Both approaches require that you split the strings. That's also where you seem to have problems in your code. (You've got the basic idea to look at word boundaries, but you don't seem to know how to store the words.)
The basic question is: How are you going to represent the words, i.e. the substrings of a C string? There are various ways. You could use pointers into the string together with a string length or you could copy them into another buffer.
Here is a sloution that splits the string a
into words and then checks whether each word can be found in b
:
/*
* Return 1 if all words in a can be found in b,
* return 0 otherwise.
*/
int split_and_check(const char *a, const char *b)
{
int begin = -1; /* marker for beginning of word */
char word[80]; /* temporary buffer for current word */
int prev = 0; /* previously read char to detect word bounaries */
int len; /* current length of word */
int i;
i = 0;
while (1) {
if (isalpha(a[i])) {
if (!isalpha(prev)) {
begin = i;
len = 0;
}
if (len < 80) word[len++] = a[i];
} else {
if (len > 0) {
word[len] = '\0'; /* manually null-terminate word */
if (strstr(b, word) == NULL) {
/* fail on string mismatch */
return 0;
}
len = 0; /* reset word-length counter */
}
}
if (a[i] == '\0') break; /* check end here to catch last word */
prev = a[i++];
}
return 1;
}
The current word is stored in the local char buffer word
and has the length len
. Note how the zero end marker '\0'
is added to word
manually before searching b
for word
: The library function strstr
looks for a string in another one. Both strings must be zero-terminated.

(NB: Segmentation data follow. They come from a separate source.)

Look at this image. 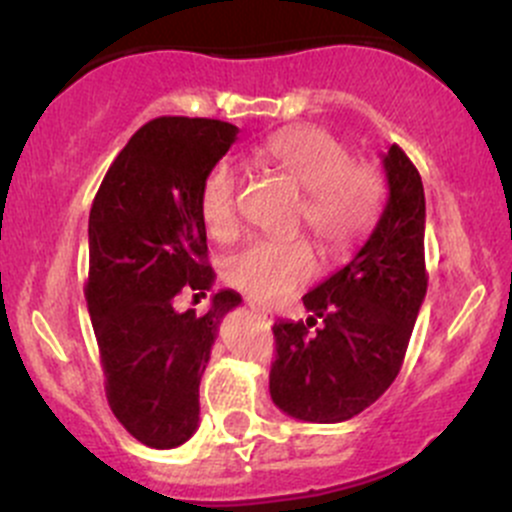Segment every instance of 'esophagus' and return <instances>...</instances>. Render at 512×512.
<instances>
[{
	"label": "esophagus",
	"mask_w": 512,
	"mask_h": 512,
	"mask_svg": "<svg viewBox=\"0 0 512 512\" xmlns=\"http://www.w3.org/2000/svg\"><path fill=\"white\" fill-rule=\"evenodd\" d=\"M252 309H255V312L260 314V317L270 319V322H272V312H270V309H267V307H255V304H252Z\"/></svg>",
	"instance_id": "obj_1"
}]
</instances>
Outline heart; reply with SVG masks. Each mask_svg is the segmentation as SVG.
<instances>
[{"instance_id":"obj_1","label":"heart","mask_w":512,"mask_h":512,"mask_svg":"<svg viewBox=\"0 0 512 512\" xmlns=\"http://www.w3.org/2000/svg\"><path fill=\"white\" fill-rule=\"evenodd\" d=\"M255 156L304 190L299 225H307L329 255L352 250L374 223L379 178L324 128L299 126L272 133L255 148ZM240 188V175L227 160H218L205 173L200 218L215 240L230 242L240 232ZM317 270V255L307 240H255L227 257L223 277L255 302H277L307 285Z\"/></svg>"}]
</instances>
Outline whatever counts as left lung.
<instances>
[{
	"mask_svg": "<svg viewBox=\"0 0 512 512\" xmlns=\"http://www.w3.org/2000/svg\"><path fill=\"white\" fill-rule=\"evenodd\" d=\"M384 170L389 200L366 245L304 294L307 322L272 327V401L302 421L339 423L369 409L399 374L426 297L421 175L396 143Z\"/></svg>",
	"mask_w": 512,
	"mask_h": 512,
	"instance_id": "8db88e82",
	"label": "left lung"
}]
</instances>
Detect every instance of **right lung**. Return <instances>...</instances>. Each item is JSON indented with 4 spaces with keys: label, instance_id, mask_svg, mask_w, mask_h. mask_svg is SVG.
<instances>
[{
    "label": "right lung",
    "instance_id": "obj_1",
    "mask_svg": "<svg viewBox=\"0 0 512 512\" xmlns=\"http://www.w3.org/2000/svg\"><path fill=\"white\" fill-rule=\"evenodd\" d=\"M218 118L160 116L138 128L98 188L84 285L113 416L136 441L175 448L200 421V376L220 319L240 294L220 289L205 314L178 312L183 289L215 280L200 218L205 173L235 143Z\"/></svg>",
    "mask_w": 512,
    "mask_h": 512
}]
</instances>
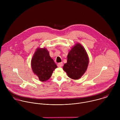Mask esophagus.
Masks as SVG:
<instances>
[{"mask_svg":"<svg viewBox=\"0 0 120 120\" xmlns=\"http://www.w3.org/2000/svg\"><path fill=\"white\" fill-rule=\"evenodd\" d=\"M63 63H58L57 64V66H58V67H62V66H63Z\"/></svg>","mask_w":120,"mask_h":120,"instance_id":"1","label":"esophagus"}]
</instances>
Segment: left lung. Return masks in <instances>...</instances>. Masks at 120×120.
Here are the masks:
<instances>
[{
    "instance_id": "obj_1",
    "label": "left lung",
    "mask_w": 120,
    "mask_h": 120,
    "mask_svg": "<svg viewBox=\"0 0 120 120\" xmlns=\"http://www.w3.org/2000/svg\"><path fill=\"white\" fill-rule=\"evenodd\" d=\"M89 58L86 51L80 44H77L70 50L67 56V63L63 70L68 77L77 80L82 77L86 71Z\"/></svg>"
}]
</instances>
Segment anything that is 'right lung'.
Here are the masks:
<instances>
[{
	"mask_svg": "<svg viewBox=\"0 0 120 120\" xmlns=\"http://www.w3.org/2000/svg\"><path fill=\"white\" fill-rule=\"evenodd\" d=\"M31 66L33 71L38 77L40 81L44 82L51 76L57 65L49 56L45 48H38L34 54Z\"/></svg>",
	"mask_w": 120,
	"mask_h": 120,
	"instance_id": "obj_1",
	"label": "right lung"
}]
</instances>
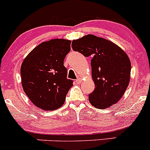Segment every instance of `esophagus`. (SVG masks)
Segmentation results:
<instances>
[{"label": "esophagus", "instance_id": "esophagus-1", "mask_svg": "<svg viewBox=\"0 0 150 150\" xmlns=\"http://www.w3.org/2000/svg\"><path fill=\"white\" fill-rule=\"evenodd\" d=\"M81 81H82V80L81 79V78H78L77 80H75V83L78 84H80L81 83Z\"/></svg>", "mask_w": 150, "mask_h": 150}]
</instances>
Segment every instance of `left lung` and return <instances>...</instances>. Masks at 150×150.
I'll return each instance as SVG.
<instances>
[{"instance_id": "8db88e82", "label": "left lung", "mask_w": 150, "mask_h": 150, "mask_svg": "<svg viewBox=\"0 0 150 150\" xmlns=\"http://www.w3.org/2000/svg\"><path fill=\"white\" fill-rule=\"evenodd\" d=\"M72 47L84 57H92L95 88L88 95L90 103L100 110L117 103L130 81L131 64L125 51L112 42L93 35L72 40Z\"/></svg>"}]
</instances>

This is only one half of the solution. You must check the strings the other way round:
int same_words(const char *a, const char *b)
{
if (split_and_check(a, b) == 0) return 0;
if (split_and_check(b, a) == 0) return 0;
return 1;
}
This is not yet the exact solution to your problem, because the string matching is done case-sensitively. I've skipped this part, because it was easier that way: strstr
is case sensitive and I don't know of any variants that ignore the case.